Find furthest distance on WGS84 ellipsoid between sample points

The geosphere package provides more options for distance calculation if that's needed. See ?spDists in sp for the details used here.

You don't tell us whether these points will be located in a sufficiently small part of the globe. For truly global sets of points, my first guess would be running a naive O(n^2) algorithm, possibly getting performance boost with some spatial indexing (R*-trees, octal-trees etc.). The idea is to pre-generate an n*(n-1) list of the triangle in the distance matrix and feed it in chunks to a fast distance library to minimize I/O and process churn. Haversine is fine, you could also do it with Vincenty's method (the greatest contributor to running time is quadratic complexity, not the (fixed number of) iterations in Vincenty's formula). As a side note, in fact, you don't need R for this stuff.

EDIT #2: The Barequet-Har-Peled algorithm (as pointed at by Spacedman in his reply) has O((n+1/(e^3))log(1/e)) complexity for e>0, and is worth exploring.

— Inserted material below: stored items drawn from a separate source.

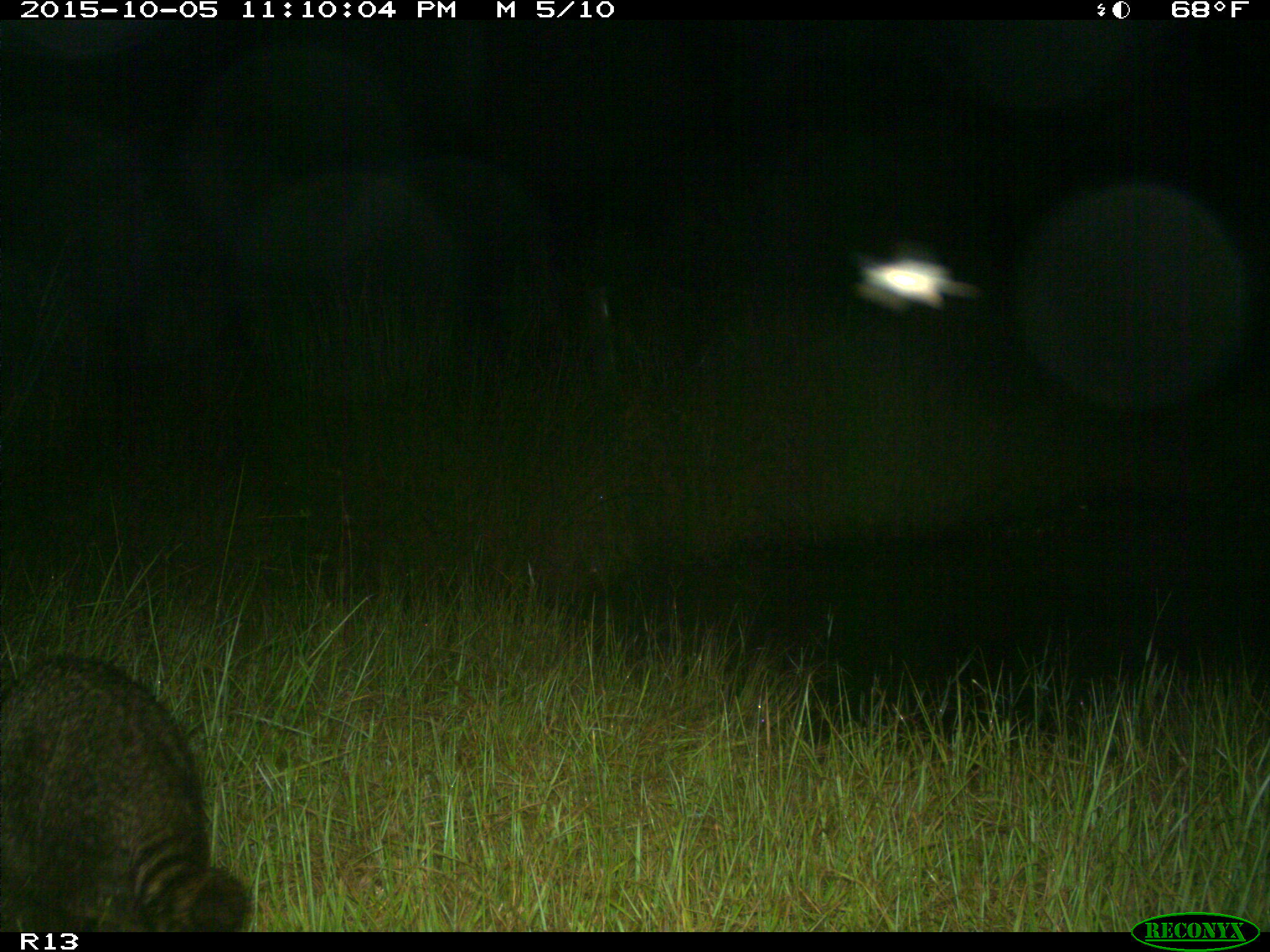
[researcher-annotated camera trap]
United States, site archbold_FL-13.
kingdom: Animalia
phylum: Chordata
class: Mammalia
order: Carnivora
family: Procyonidae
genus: Procyon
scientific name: Procyon lotor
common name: common raccoon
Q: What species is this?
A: Procyon lotor (common raccoon).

For the quasi-planar problem, this is known as "diameter of convex hull" and has three parts:

  1. Computing convex hull with Graham's scan which is O(n*log(n)) - in fact, one should try transforming points into a transverse Mercator projection (using the centroid of the points in data set).
  2. Finding antipodal points by Rotating Calipers algorithm - linear O(n).
  3. Finding the largest distance among all antipodal pairs - linear search, O(n).

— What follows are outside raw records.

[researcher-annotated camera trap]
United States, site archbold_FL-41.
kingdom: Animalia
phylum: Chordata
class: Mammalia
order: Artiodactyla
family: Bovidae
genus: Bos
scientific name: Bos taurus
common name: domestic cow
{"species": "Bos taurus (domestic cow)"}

The link with pseudo-code and discussion: http://fredfsh.com/2013/05/03/convex-hull-and-its-diameter/

See also the discussion on a related question here: https://gis.stackexchange.com/questions/17358/how-can-i-find-the-farthest-point-from-a-set-of-existing-points

EDIT: Spacedman's solution pointed me to the Malandain-Boissonnat algorithm (see the paper in pdf here). However, this is worse or the same as the bruteforce naive O(n^2) algorithm.